A blog style guide will make your business brand better
6 stupid-easy steps to help you make one in minutes (+ a chance to download my style guide for free!)
by Brittany Taylor
Last updated July 1, 2019
I went through a period of my life—hey, 8th grade—when I needed to convince everyone that I was a bitch. This was accompanied by the tweenage hip-first walk down school hallways and lots of dirty language. This phase lasted a few years longer than I wish it would have, in hindsight.
My new one is telling you all how much of a weirdo I am. Y’all, I am a total weirdo.
Case in point: I remember when I bought my first AP Style Guide. I remember walking into the campus bookstore and squatting next to the shelf where the Journalism Department course books were kept. I remember picking out the most pristine copy they had, and I remember cracking the spine in my dorm room as I flipped through the entries.
Total weirdo. I told you!
Before you write me off as a nutter, though, know that style guides aren’t just a writer thing or a journalist thing or a weirdo thing. A style guide for a blog is a tool smarties use to take their content to a whole new level of professionalism.

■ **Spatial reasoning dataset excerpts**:
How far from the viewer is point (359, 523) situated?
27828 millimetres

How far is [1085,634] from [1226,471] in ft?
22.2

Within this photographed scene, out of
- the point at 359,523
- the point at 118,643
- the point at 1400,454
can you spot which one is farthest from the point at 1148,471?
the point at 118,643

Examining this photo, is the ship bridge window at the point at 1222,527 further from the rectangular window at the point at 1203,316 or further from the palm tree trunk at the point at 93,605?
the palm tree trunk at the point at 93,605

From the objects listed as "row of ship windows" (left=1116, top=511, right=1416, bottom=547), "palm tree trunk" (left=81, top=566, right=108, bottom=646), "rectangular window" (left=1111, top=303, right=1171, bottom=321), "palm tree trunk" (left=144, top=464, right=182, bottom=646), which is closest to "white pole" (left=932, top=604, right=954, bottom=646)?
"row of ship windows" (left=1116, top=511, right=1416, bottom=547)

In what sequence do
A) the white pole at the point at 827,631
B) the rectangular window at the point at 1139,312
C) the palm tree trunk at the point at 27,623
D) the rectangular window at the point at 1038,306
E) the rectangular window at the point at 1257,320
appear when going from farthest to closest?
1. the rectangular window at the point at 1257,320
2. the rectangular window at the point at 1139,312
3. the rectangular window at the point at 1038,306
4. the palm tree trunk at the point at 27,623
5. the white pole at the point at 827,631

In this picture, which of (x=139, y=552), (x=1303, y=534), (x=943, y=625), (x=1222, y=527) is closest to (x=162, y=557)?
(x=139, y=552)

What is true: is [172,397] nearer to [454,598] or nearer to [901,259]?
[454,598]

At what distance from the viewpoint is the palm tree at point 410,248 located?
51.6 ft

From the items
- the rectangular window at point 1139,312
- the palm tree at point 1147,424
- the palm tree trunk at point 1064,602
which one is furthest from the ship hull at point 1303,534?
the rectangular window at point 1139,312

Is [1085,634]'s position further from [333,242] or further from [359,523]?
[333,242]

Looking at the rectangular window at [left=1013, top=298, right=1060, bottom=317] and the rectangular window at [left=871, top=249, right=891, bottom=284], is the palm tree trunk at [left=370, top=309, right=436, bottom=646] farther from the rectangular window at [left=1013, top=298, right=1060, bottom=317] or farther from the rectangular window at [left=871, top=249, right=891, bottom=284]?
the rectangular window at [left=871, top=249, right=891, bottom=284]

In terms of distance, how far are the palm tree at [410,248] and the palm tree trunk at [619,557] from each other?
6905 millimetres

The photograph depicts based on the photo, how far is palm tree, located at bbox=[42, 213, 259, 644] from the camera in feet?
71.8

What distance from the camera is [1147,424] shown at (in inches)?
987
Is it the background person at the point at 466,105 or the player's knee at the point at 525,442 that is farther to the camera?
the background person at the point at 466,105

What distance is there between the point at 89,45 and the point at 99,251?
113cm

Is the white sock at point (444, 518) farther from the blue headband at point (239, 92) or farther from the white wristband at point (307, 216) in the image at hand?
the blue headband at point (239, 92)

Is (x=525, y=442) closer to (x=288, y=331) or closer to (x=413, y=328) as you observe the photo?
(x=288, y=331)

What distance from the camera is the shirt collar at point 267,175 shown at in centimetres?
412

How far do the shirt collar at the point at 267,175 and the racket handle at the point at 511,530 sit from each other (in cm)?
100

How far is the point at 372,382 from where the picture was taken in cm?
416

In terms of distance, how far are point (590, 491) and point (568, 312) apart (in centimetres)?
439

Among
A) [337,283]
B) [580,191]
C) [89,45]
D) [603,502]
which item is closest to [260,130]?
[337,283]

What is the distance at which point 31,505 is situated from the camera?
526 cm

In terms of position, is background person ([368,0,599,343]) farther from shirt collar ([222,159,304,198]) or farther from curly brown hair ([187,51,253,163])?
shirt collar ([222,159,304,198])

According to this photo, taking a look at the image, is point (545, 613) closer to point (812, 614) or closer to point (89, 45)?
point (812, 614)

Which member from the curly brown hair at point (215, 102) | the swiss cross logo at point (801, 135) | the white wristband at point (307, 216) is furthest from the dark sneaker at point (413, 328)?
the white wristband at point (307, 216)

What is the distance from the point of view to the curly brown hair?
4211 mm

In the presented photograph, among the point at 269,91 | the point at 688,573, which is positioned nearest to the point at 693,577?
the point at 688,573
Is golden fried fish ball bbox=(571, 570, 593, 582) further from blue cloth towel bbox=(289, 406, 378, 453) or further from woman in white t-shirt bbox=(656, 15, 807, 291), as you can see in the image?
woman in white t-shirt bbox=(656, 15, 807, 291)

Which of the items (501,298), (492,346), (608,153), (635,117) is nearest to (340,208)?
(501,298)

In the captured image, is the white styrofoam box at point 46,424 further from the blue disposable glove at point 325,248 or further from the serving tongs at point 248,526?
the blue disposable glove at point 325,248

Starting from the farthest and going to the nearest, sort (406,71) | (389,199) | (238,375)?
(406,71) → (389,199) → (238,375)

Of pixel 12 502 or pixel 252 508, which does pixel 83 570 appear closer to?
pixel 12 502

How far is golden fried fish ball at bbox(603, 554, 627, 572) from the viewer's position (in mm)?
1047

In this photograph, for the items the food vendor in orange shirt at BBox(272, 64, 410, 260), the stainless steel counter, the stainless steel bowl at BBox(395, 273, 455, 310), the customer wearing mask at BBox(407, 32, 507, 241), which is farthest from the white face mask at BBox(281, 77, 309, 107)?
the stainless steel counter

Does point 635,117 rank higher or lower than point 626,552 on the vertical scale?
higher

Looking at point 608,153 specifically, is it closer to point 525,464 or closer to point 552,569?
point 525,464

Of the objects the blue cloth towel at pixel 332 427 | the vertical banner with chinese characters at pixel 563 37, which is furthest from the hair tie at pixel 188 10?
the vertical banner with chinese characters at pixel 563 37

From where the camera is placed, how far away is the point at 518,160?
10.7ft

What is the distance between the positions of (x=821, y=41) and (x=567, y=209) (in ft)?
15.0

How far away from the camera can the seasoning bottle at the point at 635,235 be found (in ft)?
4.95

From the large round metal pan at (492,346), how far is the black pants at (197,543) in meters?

■ **List of tasks**:
• a. Reproduce verbatim the lines of the listing, beginning with the line that contains "How far away from" and continuing through the final line of the listing.
• b. Extend the blog post on style guides, starting immediately after its final sentence.

■ **Task-by-task outputs**:
• a.
How far away from the camera can the seasoning bottle at the point at 635,235 be found (in ft)?
4.95

From the large round metal pan at (492,346), how far is the black pants at (197,543) in meters?

• b.
What a blog style guide will do for your creative business brand
In its most basic form, a style guide for writing dictates how a certain brand, whether it's The New York Times or a sole proprietorship, writes (or "styles") words or phrases. It covers everything from comma usage to preferred holiday greetings to product name capitalization.
It's no surprise that I, as a word person, love a style guide.
I love how definitive it makes the language surrounding a certain idea or brand. I love that it’s a living document that evolves with a business as needs change. I love the process of building and maintaining one—all the consideration required to decide what the right way to use a word or phrase is and what the wrong way is.
I know. I know! It’s weird. Still, all the love-talk aside, a style guide is a valuable document that every business owner and blogger should invest time in creating and maintaining as their brand grows and evolves. Why? I’m so glad you asked.
A blog style guide helps you…
Decide which words and phrases fit your brand
When we think about branding, we think logos, color palettes, graphic design. Often, we train our attention on the visual side of branding and forget about the words we’re using to communicate our brand stories and messages.
Sitting down to craft a style guide forces you to consider the language you want to use—and not use—within your business. While you’ll use your style guide more frequently as a reference tool for your blogging and social media content, it’s also handy to have when you’re crafting website or sales copy.
Maintain consistency
Most people won’t notice if you use “fairytale” in one blog post and “fairy tale” in another. But every brand has its catchphrases and its trademark slang, and when you mess those up, loyal readers will take note.
Another area to consider: graphics. One graphic by itself with weird capitalization? Not a big deal. A series of graphics with zero consistency among them on a Pinterest board? That looks sloppy and unprofessional, and users will dismiss you and your brand for it.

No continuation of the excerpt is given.